Fifty years of music ministry from The Salvation Army’s Canadian Staff Band (CSB) were marked with a series of concerts and worship services in Toronto this March, under the baton of Bandmaster John Lam. Four visiting bands from the USA – Chicago Staff Band, New York Staff Band, USA Southern Territorial Band and USA Western Territory Staff Band – made this one of the largest banding events in Salvation Army history.
General Brian Peddle and Commissioner Rosalie Peddle (World President of Women’s Ministries), together with five territorial commanders from Canada and Bermuda, and the United States, were on hand to provide leadership.
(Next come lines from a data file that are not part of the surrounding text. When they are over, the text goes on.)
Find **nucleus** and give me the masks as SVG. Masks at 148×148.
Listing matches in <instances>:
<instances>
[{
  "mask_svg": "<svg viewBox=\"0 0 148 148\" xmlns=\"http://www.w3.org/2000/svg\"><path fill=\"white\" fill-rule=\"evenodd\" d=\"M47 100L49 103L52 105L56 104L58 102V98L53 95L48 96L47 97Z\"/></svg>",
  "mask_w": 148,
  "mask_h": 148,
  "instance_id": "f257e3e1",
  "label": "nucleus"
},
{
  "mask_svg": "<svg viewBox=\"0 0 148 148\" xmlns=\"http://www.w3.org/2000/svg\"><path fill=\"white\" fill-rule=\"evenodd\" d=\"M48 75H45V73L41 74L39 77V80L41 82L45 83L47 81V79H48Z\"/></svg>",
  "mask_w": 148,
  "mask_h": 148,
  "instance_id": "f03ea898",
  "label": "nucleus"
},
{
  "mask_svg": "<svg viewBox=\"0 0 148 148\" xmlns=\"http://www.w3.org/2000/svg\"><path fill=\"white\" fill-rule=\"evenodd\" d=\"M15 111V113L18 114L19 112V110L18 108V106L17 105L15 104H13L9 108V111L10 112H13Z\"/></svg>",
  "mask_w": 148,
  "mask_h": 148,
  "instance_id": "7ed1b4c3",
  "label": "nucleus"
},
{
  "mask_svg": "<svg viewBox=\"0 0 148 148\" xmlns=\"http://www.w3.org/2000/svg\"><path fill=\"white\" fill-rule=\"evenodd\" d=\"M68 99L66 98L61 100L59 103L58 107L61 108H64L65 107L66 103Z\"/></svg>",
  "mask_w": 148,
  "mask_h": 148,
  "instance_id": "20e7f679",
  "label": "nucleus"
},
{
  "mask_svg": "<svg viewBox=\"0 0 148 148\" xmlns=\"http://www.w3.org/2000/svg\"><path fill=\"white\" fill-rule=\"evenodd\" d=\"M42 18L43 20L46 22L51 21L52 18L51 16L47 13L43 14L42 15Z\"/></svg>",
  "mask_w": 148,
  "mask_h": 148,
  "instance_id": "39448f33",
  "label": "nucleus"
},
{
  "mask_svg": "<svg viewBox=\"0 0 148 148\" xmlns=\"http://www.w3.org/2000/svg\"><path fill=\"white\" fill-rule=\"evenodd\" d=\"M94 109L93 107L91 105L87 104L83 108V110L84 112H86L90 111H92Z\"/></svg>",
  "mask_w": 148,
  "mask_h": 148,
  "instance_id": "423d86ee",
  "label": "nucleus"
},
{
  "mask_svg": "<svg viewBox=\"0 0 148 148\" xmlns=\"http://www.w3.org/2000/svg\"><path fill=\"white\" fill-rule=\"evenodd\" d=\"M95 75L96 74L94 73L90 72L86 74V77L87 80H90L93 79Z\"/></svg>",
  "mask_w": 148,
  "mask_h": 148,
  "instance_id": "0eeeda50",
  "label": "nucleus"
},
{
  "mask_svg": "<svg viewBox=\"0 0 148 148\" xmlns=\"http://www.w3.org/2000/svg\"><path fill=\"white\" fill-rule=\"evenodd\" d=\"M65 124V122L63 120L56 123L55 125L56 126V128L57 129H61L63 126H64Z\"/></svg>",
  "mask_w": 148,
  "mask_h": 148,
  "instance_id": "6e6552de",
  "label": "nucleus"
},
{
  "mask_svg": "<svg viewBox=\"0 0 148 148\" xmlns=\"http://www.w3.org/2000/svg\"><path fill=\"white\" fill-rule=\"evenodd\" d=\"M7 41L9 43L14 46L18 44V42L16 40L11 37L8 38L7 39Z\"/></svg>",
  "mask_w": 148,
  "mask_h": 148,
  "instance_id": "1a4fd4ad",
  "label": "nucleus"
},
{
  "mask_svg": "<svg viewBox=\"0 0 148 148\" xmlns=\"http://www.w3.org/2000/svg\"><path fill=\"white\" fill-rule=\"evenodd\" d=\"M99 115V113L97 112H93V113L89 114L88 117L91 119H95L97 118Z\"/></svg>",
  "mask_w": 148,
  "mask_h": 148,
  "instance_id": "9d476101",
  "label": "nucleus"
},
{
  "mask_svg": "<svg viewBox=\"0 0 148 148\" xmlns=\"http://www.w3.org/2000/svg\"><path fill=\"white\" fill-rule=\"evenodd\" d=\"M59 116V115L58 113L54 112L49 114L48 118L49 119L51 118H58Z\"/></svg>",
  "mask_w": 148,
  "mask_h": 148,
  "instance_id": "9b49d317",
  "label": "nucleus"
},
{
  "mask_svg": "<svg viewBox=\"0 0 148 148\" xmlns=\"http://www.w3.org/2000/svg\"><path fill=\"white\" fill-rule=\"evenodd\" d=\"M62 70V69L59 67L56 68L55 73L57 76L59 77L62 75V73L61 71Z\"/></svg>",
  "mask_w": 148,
The bands kicked off the weekend on Friday 1 March with a series of concerts in Ontario. The following day, the bands converged on Roy Thomson Hall in Toronto for an all-day musical event that included afternoon performances by each band and an evening concert with the massed bands.
Evening selections included a performance of former CSB bandmaster Colonel Robert Redhead’s ‘O Church Arise’ and ‘Symphony of Thanksgiving’ by Commissioner Sir Dean Goffin, which was played at the inaugural CSB concert at Toronto Temple in 1969. Another newly-commissioned work from composer William Pitts, ‘Boundless’, featured the tunes ‘Joy in The Salvation Army’ and ‘O Boundless Salvation!’. CSB alumni then performed ‘Just Like John’ by Lieut-Colonel Norman Bearcroft, the first bandmaster of the CSB, who was present at the concert to the great delight of the audience.
Trumpet virtuoso and guest soloist Jens Lindemann made an impressive entry in the second half, using a plunger mute to humorous effect in Kevin Larsson’s rendition of ‘When the Saints’. He then picked up the flugel horn for Larsson’s more subdued ‘Going Home’, which commemorated former CSB members as their names scrolled on-screen.
In her message, Territorial Commander and CSB Executive Officer Commissioner Susan McMillan shared from Hebrews 12, noting the ‘great cloud of witnesses’ in the hall and encouraging them to continually ‘fix their eyes on Jesus’. She invited the band members and other musicians in the audience to stand symbolically around a bass drum – ‘the portable mercy seat and a place of prayer and covenant’ – as the General shared in prayer.
‘On an anniversary like this,’ he noted, ‘it gives us pause to look back and declare God’s faithfulness to us. But we are also pushing forward to share his message so that the world may receive the love of God through music, witness and service.’
The evening concluded with a surprise appearance by William Himes, retired bandmaster of the Chicago Staff Band, who wrote a new piece for the 50th anniversary entitled ‘The Psalmist’, which featured five of Canadian composer Major Len Ballantine’s unique works. As an encore, the massed bands performed ‘The Canadian’, a march by James Merritt.
On Sunday morning, the five bands provided worship at five Toronto corps. Commissioner Rosalie Peddle shared her testimony at Mississauga Temple Community Church, remarking how she has been changed by her new role as an international leader and the vibrant Salvationists she has encountered around the world: ‘My calling, my commitment and my passion are stronger than ever before.’
The General referenced his Call to Mission: ‘Our purpose is to find God’s place for us in the world. We are to infiltrate and transform the secular spaces. I want a people of prayer, a people that are prepared and a people that are battle-ready. Salvationists provide a visible expression of a holy life.’ In response, many knelt at the mercy seat to rededicate their lives.
During Sunday afternoon, the bands met for a final reception that included CSB alumni and a performance by the Canadian Staff Songsters.
Though the CSB’s roots go back to the 1880s, the original band was lost in the tragic sinking of the Empress of Ireland while travelling to the UK for an international congress in 1914. The band reformed in 1969.